Jeffrey Siegel's 20th-anniversary season of his Keyboard Conversations at George Mason University's Center for the Arts continues with piano compositions by Franz Schubert. To explain why the composer is so relevant, Siegel focuses on three waltzes, two impromptus and Schubert's magnificent Sonata in B-flat.

"Schubert was a phenomenon," he said. "It's hard to think of another composer whose music is so inviting to audiences. He had the gift of melody that flowed profusely from the pit of despair to joyous affirmation. To me, the greatest tragedy was his short life, like those of Chopin, Mozart and Gershwin.

"We're living in a robotic, computerized age. He was not a virtuoso public performing artist as were many composers, but he wrote great instrumental works in the musical language of his time. His beautiful pieces offer feeling that is missing in this robotic time. I'm performing three of his waltzes because he loved to play in private for groups of friends. Afterward, he wrote down the dances he played for them."

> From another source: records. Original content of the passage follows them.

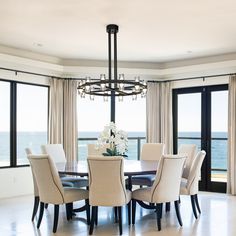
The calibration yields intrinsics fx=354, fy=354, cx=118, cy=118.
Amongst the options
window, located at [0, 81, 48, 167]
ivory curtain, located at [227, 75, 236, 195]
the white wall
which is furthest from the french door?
the white wall

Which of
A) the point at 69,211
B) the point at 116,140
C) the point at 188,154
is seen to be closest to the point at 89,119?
the point at 188,154

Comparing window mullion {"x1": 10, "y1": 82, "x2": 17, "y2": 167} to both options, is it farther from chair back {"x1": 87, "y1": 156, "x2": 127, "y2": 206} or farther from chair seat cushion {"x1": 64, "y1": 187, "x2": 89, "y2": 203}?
chair back {"x1": 87, "y1": 156, "x2": 127, "y2": 206}

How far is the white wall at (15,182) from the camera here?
22.0ft

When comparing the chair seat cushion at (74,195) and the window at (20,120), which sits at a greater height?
the window at (20,120)

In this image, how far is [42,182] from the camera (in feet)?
15.1

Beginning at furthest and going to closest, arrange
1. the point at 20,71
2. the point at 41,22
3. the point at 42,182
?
the point at 20,71, the point at 41,22, the point at 42,182

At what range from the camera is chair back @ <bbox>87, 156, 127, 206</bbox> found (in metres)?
4.23

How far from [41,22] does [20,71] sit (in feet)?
7.06

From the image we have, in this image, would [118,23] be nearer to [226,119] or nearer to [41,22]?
[41,22]

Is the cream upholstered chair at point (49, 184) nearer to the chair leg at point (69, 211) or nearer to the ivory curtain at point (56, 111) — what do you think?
the chair leg at point (69, 211)

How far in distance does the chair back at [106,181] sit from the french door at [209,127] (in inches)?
144

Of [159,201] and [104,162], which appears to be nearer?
[104,162]

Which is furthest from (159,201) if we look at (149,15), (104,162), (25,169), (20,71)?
(20,71)

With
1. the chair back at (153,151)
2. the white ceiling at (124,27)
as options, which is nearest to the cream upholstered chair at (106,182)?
the white ceiling at (124,27)
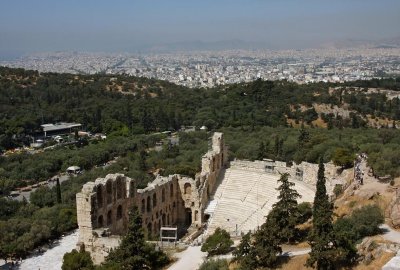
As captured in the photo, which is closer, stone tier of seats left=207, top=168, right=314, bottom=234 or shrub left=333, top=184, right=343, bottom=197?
shrub left=333, top=184, right=343, bottom=197

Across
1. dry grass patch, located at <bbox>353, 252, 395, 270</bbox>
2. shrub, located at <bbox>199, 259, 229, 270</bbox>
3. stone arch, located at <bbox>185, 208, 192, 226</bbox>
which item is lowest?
stone arch, located at <bbox>185, 208, 192, 226</bbox>

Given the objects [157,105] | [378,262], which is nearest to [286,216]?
[378,262]

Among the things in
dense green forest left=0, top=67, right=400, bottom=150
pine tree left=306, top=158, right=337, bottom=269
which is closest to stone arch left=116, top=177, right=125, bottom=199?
pine tree left=306, top=158, right=337, bottom=269

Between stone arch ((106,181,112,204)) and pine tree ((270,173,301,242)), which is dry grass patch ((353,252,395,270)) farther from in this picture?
stone arch ((106,181,112,204))

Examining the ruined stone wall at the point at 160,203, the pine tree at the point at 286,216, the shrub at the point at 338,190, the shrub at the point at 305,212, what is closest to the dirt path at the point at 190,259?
the pine tree at the point at 286,216

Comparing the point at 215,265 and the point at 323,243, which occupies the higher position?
the point at 323,243

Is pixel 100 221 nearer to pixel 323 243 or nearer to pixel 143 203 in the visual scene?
pixel 143 203

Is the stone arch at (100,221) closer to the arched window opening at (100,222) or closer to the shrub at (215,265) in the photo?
the arched window opening at (100,222)

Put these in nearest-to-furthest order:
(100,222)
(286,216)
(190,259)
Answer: (286,216) < (190,259) < (100,222)

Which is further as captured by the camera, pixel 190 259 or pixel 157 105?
pixel 157 105
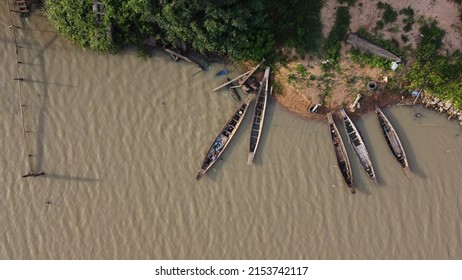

Siegel will follow the waltzes with two impromptus: one in E-flat major, the other in F minor. Impromptus are pieces that the pianist improvises while playing. As in the case of the waltzes, he wrote them down later. Some of Schubert's darkest compositions fall into that category and represent mortal man asking, "Why?"

In concert
Jeffrey Siegel performs 'Schubert in the Age of the Sound-Byte'
» Where: George Mason University Center for the Arts, 4400 University Drive, Fairfax
» When: 7 p.m. Sunday
» Info: $19 to $38, tickets for youth through grade 12 are half price when accompanied by an adult; 888-945-2468;

Despite having lived only 31 years, Schubert was a leader in the early Romantic era. He wrote nearly a thousand works, including seven complete symphonies, dozens of solo piano pieces, sonatas, dances, chamber works, 18 operas and choral works, among them six Masses. Sadly, he was not recognized for his talent during his lifetime. Fame came only after those who followed him discovered his works and played them before appreciative audiences.

Siegel devotes the second portion of the concert to the Sonata in B-flat, a work revered by many. "It has an other-world serenity with joyful tunes and rhythms, yet you can hear that he is dying with one foot in heaven and the other on Earth," he said. "It's a touching communication, one of the purest pieces Schubert wrote. Through these few works, I want the audience to discover infinite aspects of his personality. They range from periods of serenity to demonic moments."

The George Mason audience is special to Siegel. Many are regulars at his concerts because they are fervent music lovers, while novices come to give classical music a try in the Keyboard Conversations format. He will close the season in April with "Listen to the Dance," a program that spotlights the dance idiom used by composers Strauss, Chopin, Prokofiev, Albeniz, Granados, Shostakovich and Smetana.

"One of the joys of being a pianist is playing the wonderful repertoire," he said. "But for every program that I select, there are three or four hours of the composer's music that I would like to include. Some day, I will have a marathon concert."